Last year's and previous years' software licenses allowed you to do up to five tax returns with the software. Now you can only do one, even if you're just printing returns! You have to pay $10 more for every additional return you print! I do three household returns every year. So for me, the price goes up to $80 retail.
One reviewer identified as "Bill B," who said he has been using TurboTax since 1997 and has always thought of it as "a great program for doing taxes," called the new pricing "unjustifiable and unsubstantiated":
This is a dramatic change from past practice, when the software license allowed PRINTING up to five returns at no additional cost. It is important to note that printing and mailing additional returns comes at no cost to Intuit. And forcing everyone to pay for "free" e-filing through the product price increase is a scam.
While Intuit representatives did not immediately return a request for comment, a few Amazon reviewers did come to the defense of the software company.
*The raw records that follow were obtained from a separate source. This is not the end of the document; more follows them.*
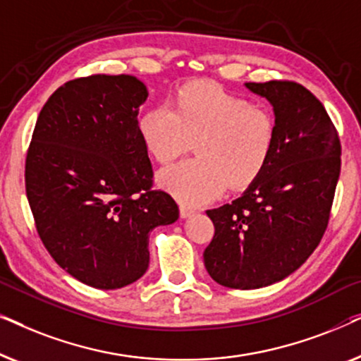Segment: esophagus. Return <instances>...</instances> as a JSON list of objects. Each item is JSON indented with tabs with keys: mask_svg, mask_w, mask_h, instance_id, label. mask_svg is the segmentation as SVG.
Returning <instances> with one entry per match:
<instances>
[{
	"mask_svg": "<svg viewBox=\"0 0 361 361\" xmlns=\"http://www.w3.org/2000/svg\"><path fill=\"white\" fill-rule=\"evenodd\" d=\"M180 216L182 219H187V216H190V215H194V209H190V207H185V205H180Z\"/></svg>",
	"mask_w": 361,
	"mask_h": 361,
	"instance_id": "34e87169",
	"label": "esophagus"
}]
</instances>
A reviewer going by the handle p89jjy717 implored buyers to "read the fine print":
I think all the people who are outraged by the increased price for TurboTax and the $9.95 extra charge for each additional tax return (printed or e-filed) might not have read the product description carefully...I cannot remember what an e-filing cost last year, but I believe it was between $15 and $20. So, if an extra return costs $9.95, but the e-filing is free, there would indeed be a savings. But you have to use e-filing, rather than mailing, to realize the savings.
Another user suggested a certain irony as an answer to the users' complaints:
You don't think you ripped off Intuit for years, doing your son's, your daughters, your neighbor's, and their grandmother's returns for FREE? Geeze.
It should be noted that many of the reviews were posted by first-timers, and the avalanche of outrage is reminiscent of the well-publicized and coordinated user revolt against the new Electronic Arts' game Spore, which resulted in more than 2,000 one-star ratings being left on the game's Amazon page.
A company spokesperson told me that Inuit is aware of the complaints and is responding to those comments daily on Amazon and other Internet communities.
The company defended the pricing changes as saving most users money.
"Federal e-filing is now included in all TurboTax desktop products," said Intuit spokesperson Julie Miller. "This just makes sense since the majority of TurboTax customers now e-file. With this change, the majority of TurboTax customers will actually save a few dollars when they purchase the product versus last year."
Miller also asserted that users who e-filed one or more returns last year will actually save money this year. For more an in-depth explanation of this position, see comments in this report's TalkBack section made by Bob Meighan, vice president of TurboTax.
But Intuit is no stranger to customer frustration. Many last-minute filers were outraged in 2007, when their by overloaded servers. Also affected were TurboTax users' attempts to verify whether a previously filed return had been accepted by the IRS and state tax collectors.
In 2003, Intuit embedded flawed antipiracy technology in TurboTax, and was forced to abandon the idea and apologize to customers.
Two years later, the version of TurboTax designed to handle the 2004 tax year was plagued by glitches and installation problems. It also accidentally directed customers to a phone number used by a sex chat operation called Intimate Encounters.